Children are prone to ingrown toenails just as adults are. A child as young as three years old can get an ingrown nail. The number one cause of this condition isn’t the improper cutting of the nail but rather genetics.
If a child complains of pain around a nail without an injury, it’s a safe bet one of the corners of the nail is ingrown. Redness of the area and even drainage can be present. An attempt at self-treatment often can make the condition worse. There aren’t any store-bought products that will help either.
Since most primary doctors and urgent care clinics have limited experience treating this condition, a trip to the Podiatrist is the best option. Removing the part of the nail that is ingrown under local anesthesia will result in immediate relief. Usually, a procedure that can help prevent the problem from recurring is recommended.

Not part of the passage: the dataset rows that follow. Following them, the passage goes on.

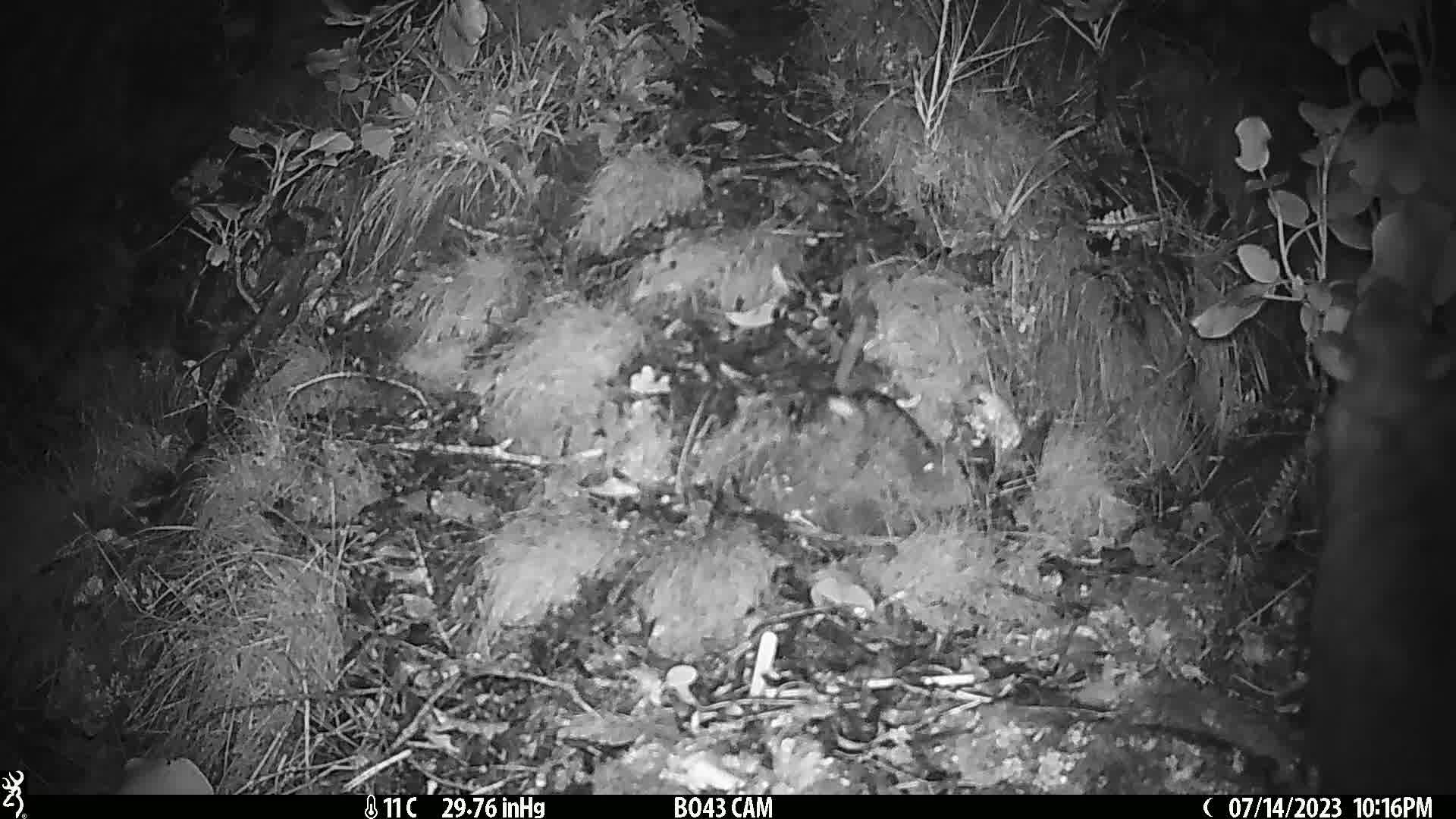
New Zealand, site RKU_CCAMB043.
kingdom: Animalia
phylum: Chordata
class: Mammalia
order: Diprotodontia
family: Phalangeridae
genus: Trichosurus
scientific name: Trichosurus vulpecula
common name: common brushtail possum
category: possum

Some kids will hide a painful ingrown toenail for weeks because of the fear of what might need to be done. This is especially true if the toe becomes red and starts oozing. Once a child reaches the teenage years it’s recommended that parents ask about any foot concerns. Feet are easily neglected.
Ingrown toenails can be very painful and become seriously infected. Addressing the condition as early as possible will relieve the pain and avoid anything serious from happening.

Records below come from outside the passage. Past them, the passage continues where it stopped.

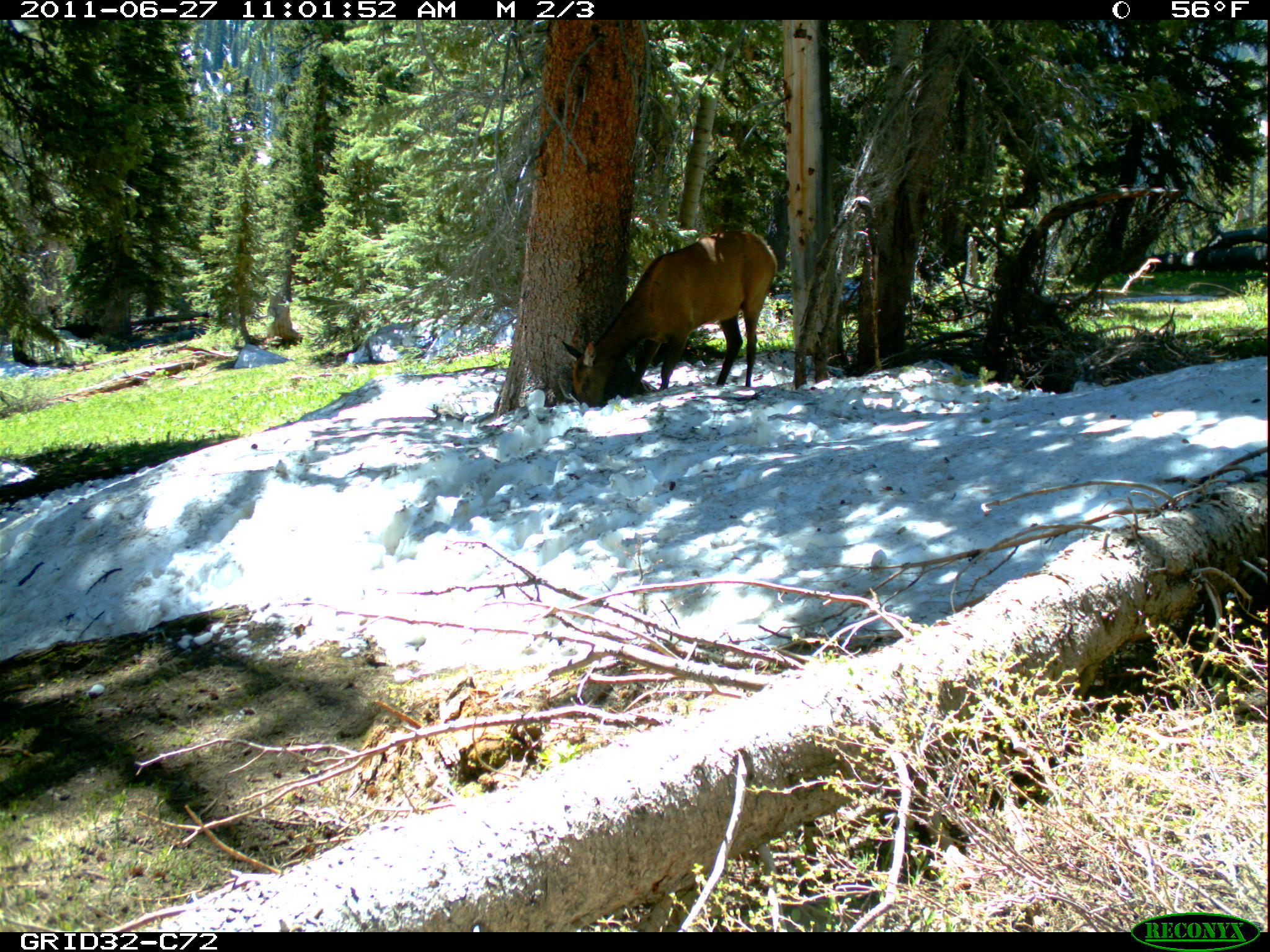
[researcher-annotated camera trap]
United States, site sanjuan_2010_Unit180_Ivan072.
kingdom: Animalia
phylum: Chordata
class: Mammalia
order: Artiodactyla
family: Cervidae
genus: Cervus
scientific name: Cervus elaphus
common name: red deer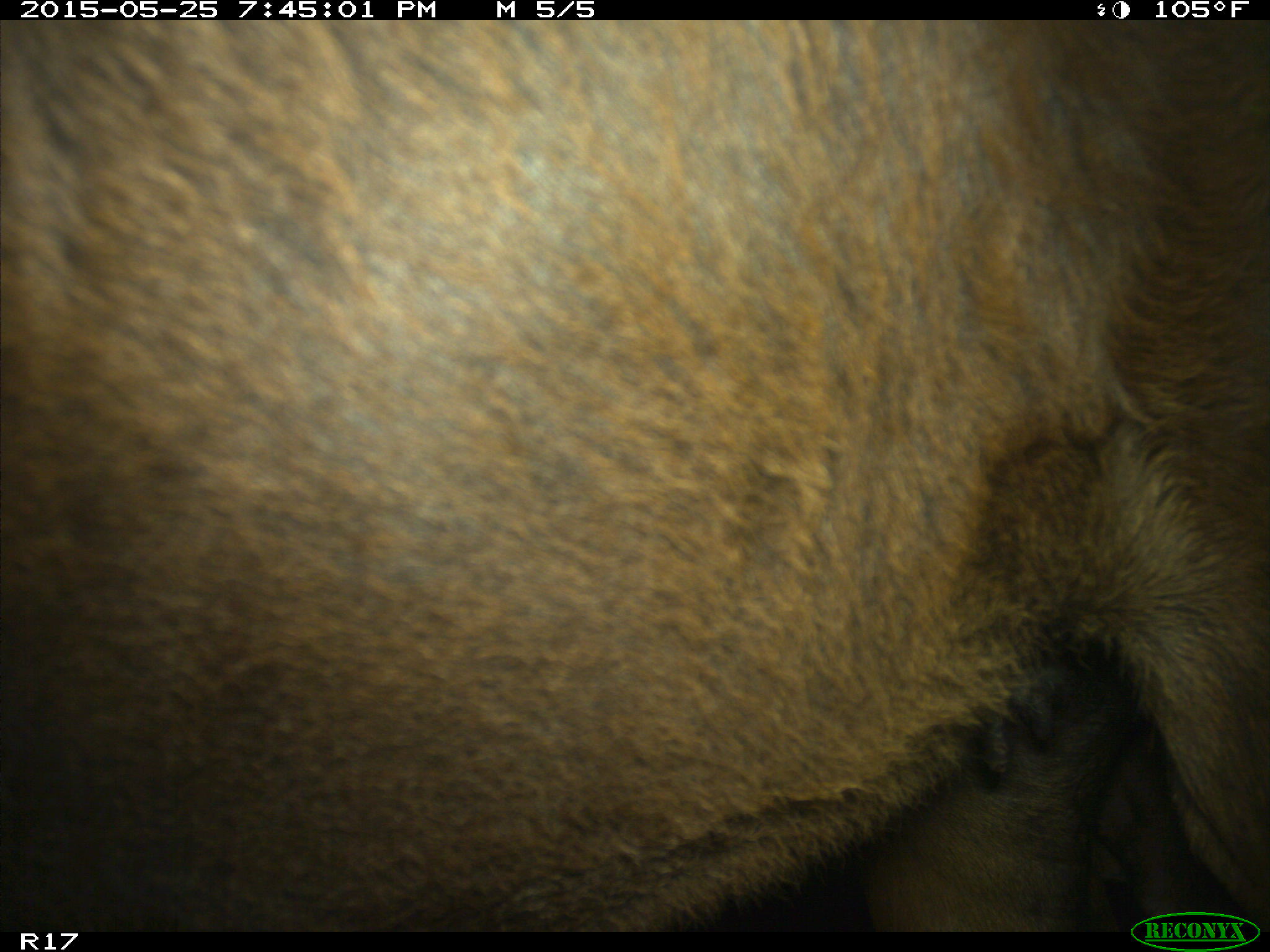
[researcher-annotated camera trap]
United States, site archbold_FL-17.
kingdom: Animalia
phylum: Chordata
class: Mammalia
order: Artiodactyla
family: Bovidae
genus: Bos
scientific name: Bos taurus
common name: domestic cow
Bos taurus (domestic cow).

If a child’s Pediatrician prescribes an antibiotic for an infected toenail the relief will usually be temporary. Once a nail starts growing downward into the flesh a minor procedure is indicated to remove the offending piece. The goal is to prevent the piece of nail from ever-growing inward again.
An ingrown toenail that is painful, red, and oozing can lead to an avoidable bone infection if not addressed early enough. We take every sign of infection seriously knowing something worse could happen if left untreated for too long. Soaking the foot in Epsom salt and warm water and using a topical antibiotic cream such as Neosporin can help minimize a toenail infection before it’s professionally addressed.